Yes. Speaking with the mind is more important than with a tongue. But doesn't that would seem to support the internal view of participation, rather than the merely external?
If we analogized this bit about the screen, we could just as easily say that the Easterners should trash their iconostases.
St. Augustine seems to be commenting on this when he says, "Have no fear of teachers, so long as all are instructed" (P.L. 38, 228, Serm. 37; cf. also Serm. 229, p. 1371). But, in any case, the new rite of the Mass provides that the faithful "should be able to sing together, in Latin, at least the parts of the Ordinary of the Mass, especially the Creed and the Lord's Prayer, the Our Father" (Sacrosanctum Concilium n. 19).
And how often does this happen?
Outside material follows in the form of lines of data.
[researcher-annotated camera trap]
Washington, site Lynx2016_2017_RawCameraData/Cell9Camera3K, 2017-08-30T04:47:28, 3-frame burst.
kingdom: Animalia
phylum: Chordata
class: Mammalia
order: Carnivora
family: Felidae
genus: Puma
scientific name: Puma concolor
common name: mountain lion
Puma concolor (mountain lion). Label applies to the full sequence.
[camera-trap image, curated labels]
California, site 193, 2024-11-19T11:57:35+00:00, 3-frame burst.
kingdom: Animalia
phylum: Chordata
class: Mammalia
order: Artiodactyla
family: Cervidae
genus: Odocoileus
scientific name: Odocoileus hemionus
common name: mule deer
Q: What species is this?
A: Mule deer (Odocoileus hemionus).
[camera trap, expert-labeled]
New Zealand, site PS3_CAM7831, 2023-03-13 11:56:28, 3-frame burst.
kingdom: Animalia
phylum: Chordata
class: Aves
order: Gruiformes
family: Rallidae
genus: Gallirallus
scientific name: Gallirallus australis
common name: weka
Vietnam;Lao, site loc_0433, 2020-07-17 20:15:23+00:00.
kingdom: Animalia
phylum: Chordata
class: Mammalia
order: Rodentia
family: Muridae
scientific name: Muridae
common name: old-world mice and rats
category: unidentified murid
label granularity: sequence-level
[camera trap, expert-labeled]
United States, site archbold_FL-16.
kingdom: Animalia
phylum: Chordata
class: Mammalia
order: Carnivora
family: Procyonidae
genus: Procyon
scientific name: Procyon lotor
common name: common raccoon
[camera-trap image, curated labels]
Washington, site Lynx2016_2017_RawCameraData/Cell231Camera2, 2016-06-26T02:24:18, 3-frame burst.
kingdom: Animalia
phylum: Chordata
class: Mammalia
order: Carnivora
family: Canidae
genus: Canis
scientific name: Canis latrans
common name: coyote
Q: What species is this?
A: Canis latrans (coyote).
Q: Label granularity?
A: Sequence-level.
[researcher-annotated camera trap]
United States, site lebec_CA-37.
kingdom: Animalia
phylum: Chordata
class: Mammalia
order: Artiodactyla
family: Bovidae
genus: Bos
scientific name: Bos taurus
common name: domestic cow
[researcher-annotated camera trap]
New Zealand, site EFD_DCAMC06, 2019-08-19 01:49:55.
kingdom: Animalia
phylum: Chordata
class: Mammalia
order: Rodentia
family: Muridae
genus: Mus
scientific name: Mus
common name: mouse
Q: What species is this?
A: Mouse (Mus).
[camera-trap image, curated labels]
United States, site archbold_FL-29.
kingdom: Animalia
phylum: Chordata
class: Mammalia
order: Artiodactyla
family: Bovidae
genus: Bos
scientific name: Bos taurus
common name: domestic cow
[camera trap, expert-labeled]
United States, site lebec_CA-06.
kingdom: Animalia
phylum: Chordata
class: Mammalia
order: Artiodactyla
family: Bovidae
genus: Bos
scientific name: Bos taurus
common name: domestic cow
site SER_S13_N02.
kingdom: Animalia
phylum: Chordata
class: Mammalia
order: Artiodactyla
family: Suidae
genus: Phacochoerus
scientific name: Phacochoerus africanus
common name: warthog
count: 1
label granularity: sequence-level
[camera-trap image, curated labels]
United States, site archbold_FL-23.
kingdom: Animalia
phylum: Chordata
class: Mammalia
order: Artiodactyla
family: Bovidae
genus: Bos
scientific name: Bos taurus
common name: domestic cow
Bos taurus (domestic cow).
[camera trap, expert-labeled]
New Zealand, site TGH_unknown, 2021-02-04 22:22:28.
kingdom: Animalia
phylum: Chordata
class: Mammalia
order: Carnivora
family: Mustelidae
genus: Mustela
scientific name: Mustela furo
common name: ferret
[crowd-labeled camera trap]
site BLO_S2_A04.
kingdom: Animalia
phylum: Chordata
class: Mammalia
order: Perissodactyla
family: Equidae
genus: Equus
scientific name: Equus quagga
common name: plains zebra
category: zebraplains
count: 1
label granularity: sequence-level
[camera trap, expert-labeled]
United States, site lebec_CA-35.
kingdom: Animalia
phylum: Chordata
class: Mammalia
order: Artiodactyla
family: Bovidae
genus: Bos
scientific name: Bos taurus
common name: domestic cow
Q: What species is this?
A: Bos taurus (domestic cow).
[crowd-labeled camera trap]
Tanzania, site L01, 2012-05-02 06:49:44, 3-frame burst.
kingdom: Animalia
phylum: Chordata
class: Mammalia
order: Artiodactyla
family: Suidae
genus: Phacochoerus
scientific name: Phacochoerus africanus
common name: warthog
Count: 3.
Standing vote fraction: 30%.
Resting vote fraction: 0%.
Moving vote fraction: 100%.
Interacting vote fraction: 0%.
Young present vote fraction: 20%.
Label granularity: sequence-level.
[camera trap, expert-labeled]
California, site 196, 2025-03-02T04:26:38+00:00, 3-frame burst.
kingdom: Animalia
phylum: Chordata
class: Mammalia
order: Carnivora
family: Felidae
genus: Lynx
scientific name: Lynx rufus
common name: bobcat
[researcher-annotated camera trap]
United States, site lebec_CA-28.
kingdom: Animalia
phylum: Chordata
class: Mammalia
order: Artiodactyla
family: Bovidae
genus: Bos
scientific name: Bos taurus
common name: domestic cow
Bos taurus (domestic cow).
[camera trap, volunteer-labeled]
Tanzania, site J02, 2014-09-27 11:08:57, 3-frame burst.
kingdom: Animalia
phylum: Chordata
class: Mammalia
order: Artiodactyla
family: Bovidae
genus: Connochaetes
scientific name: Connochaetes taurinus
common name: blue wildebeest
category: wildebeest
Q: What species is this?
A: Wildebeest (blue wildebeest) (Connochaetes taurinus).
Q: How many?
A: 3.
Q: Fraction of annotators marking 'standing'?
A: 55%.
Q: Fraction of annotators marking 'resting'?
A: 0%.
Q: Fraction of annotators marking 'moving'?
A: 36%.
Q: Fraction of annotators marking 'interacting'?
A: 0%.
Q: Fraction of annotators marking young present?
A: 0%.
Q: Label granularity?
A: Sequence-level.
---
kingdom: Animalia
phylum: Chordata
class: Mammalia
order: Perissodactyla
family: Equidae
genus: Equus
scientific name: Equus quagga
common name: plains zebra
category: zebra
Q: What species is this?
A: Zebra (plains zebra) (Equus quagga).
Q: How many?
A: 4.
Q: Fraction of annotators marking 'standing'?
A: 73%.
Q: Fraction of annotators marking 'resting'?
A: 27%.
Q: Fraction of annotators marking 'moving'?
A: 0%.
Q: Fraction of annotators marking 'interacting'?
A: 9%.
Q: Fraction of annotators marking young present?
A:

And what of the preceding section of this document called for Latin as the norm for the rest of the Mass as well.
But, let us bear this well in mind, for our counsel and our comfort: the Latin language will not thereby disappear. It will continue to be the noble language of the Holy See's official acts; it will remain as the means of teaching in ecclesiastical studies and as the key to the patrimony of our religious, historical and human culture. If possible, it will reflourish in splendor.
It's disappeared as far as the laity are concerned. Ditto for most priests.